The operand-size would be ambiguous (and so must be specified) for any instruction with a memory destination and an immediate source. (Neither operand actually being a register, even if using one or more in an addressing mode.)
Address-size and operand-size are separate attributes of an instruction.
Quoting what you said in a comment on another answer, since I think this gets at the core of your confusion:
I would expect mov [eax], 1
to set the 4 bytes held in memory address eax to the 32 bit representation of 1
The BYTE/WORD/DWORD [PTR] annotation is not about the size of the memory address; it's about the size of the variable in memory at that address.
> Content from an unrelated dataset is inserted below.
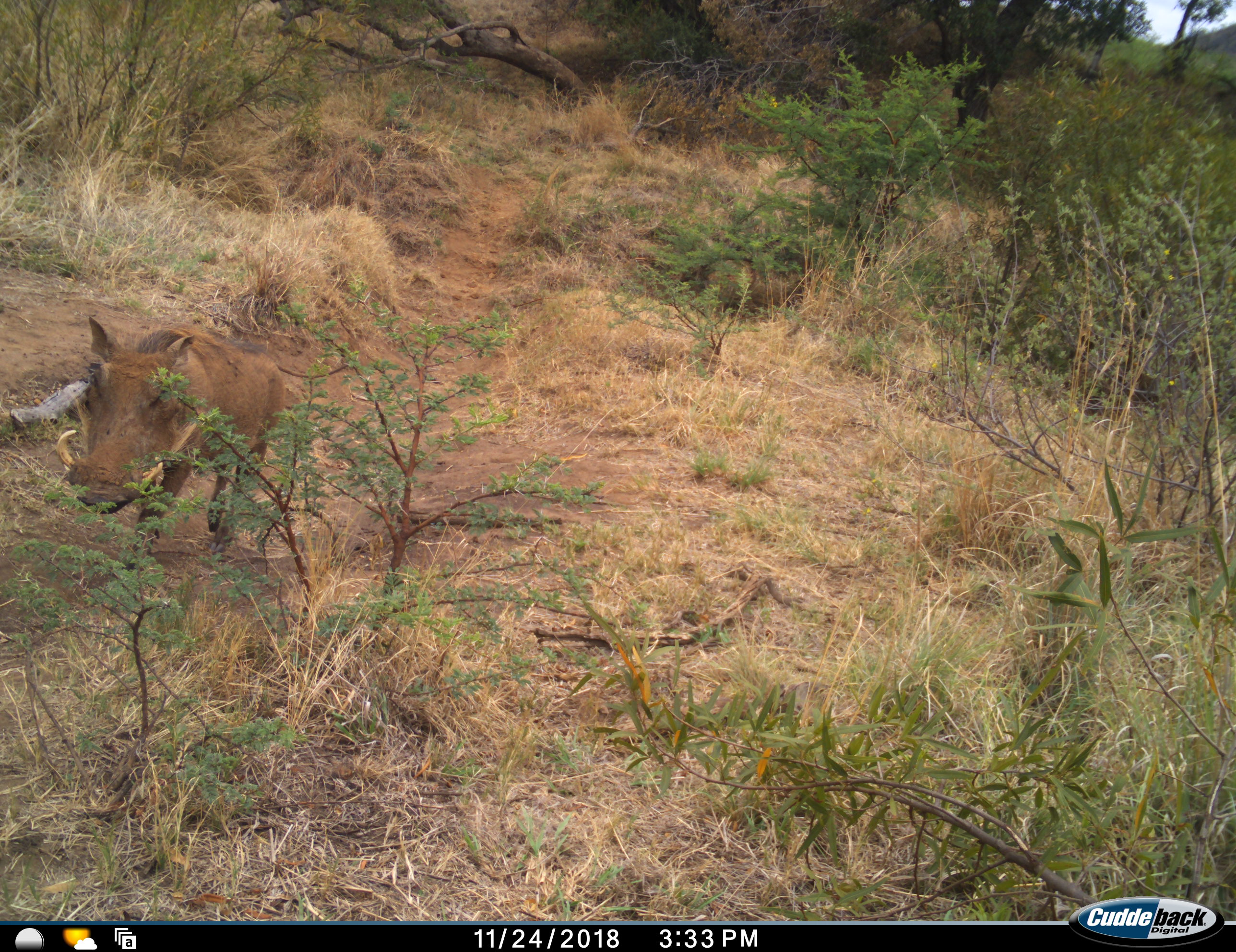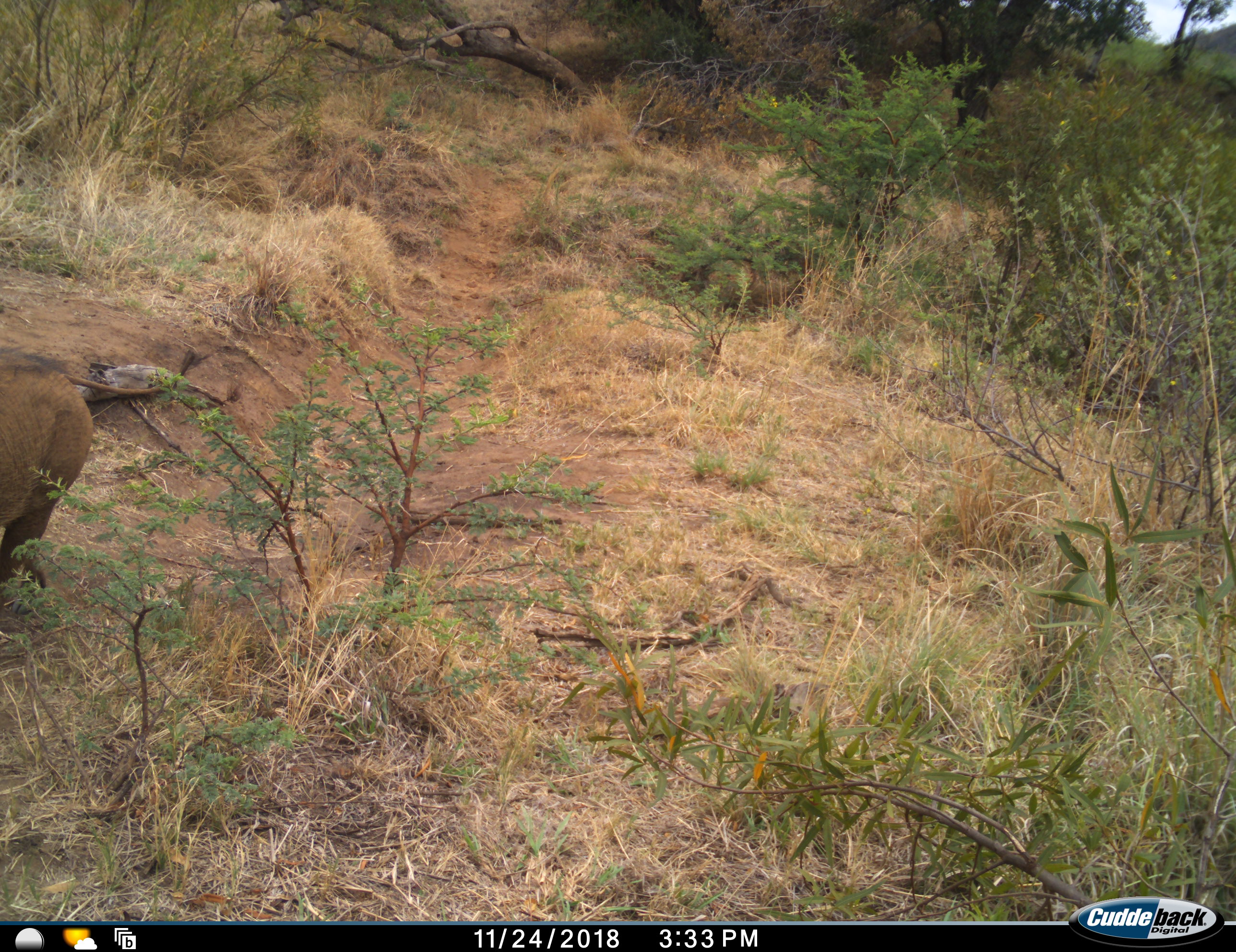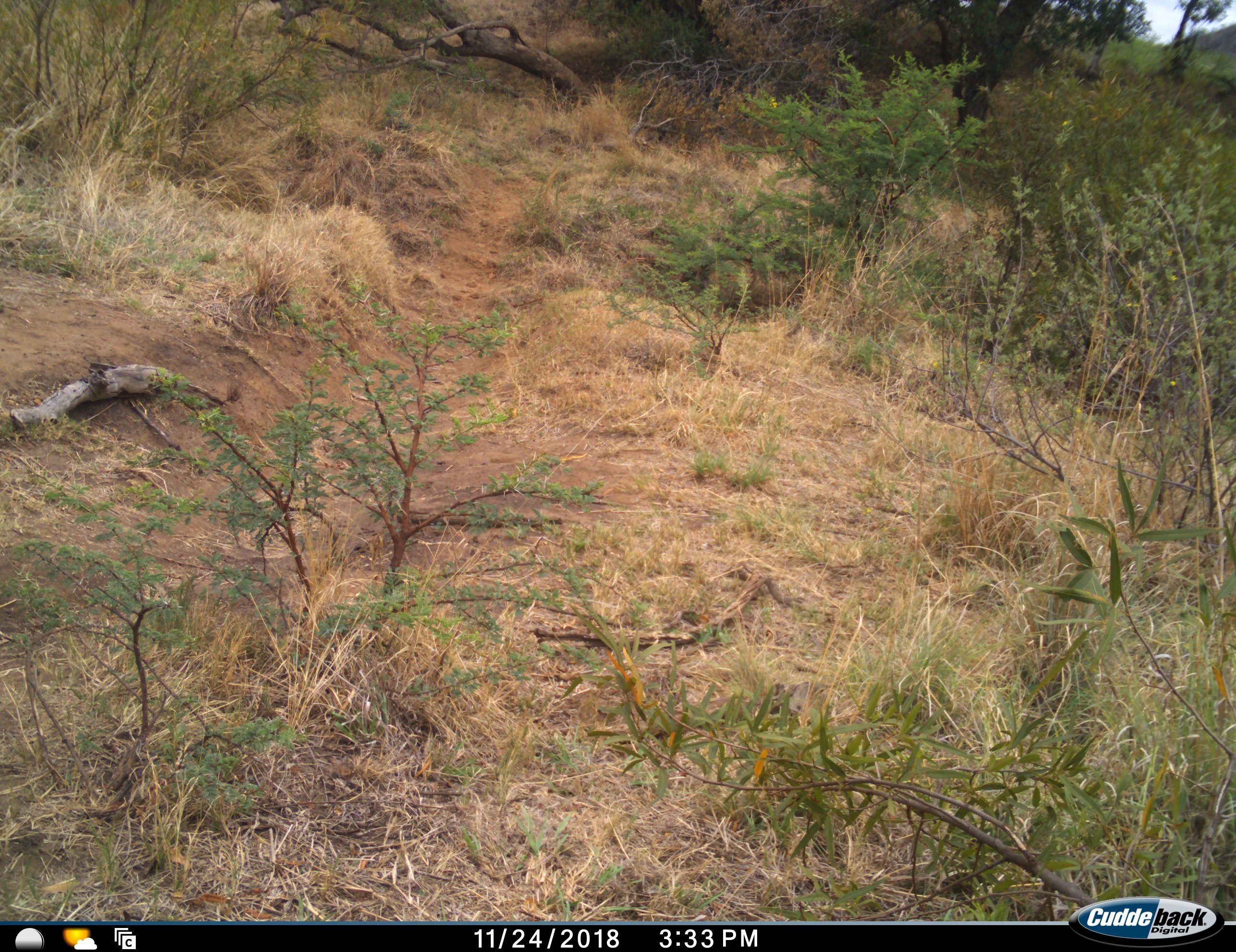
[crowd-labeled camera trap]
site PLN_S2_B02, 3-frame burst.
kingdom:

Assuming flat 32-bit addressing, addresses are always four bytes long, and therefore must go in Exx registers. So, when the source operand is an immediate value, the dword (or whatever) annotation on the destination operand is the only way the assembler can know whether it's supposed to modify 1, 2, or 4 bytes of RAM.
Perhaps it will help if I demonstrate the effect of these annotations on machine code:
$ objdump -d -Mintel test.o
...
0: c6 00 01 mov BYTE PTR [eax], 0x1
3: 66 c7 00 01 00 mov WORD PTR [eax], 0x1
8: c7 00 01 00 00 00 mov DWORD PTR [eax], 0x1
(I've adjusted the spacing a bit compared to how objdump
actually prints it.)
Take note of two things: (1) the three different operand prefixes produce three different machine instructions, and (2) using a different prefix changes the length of the source operand as emitted into the machine code.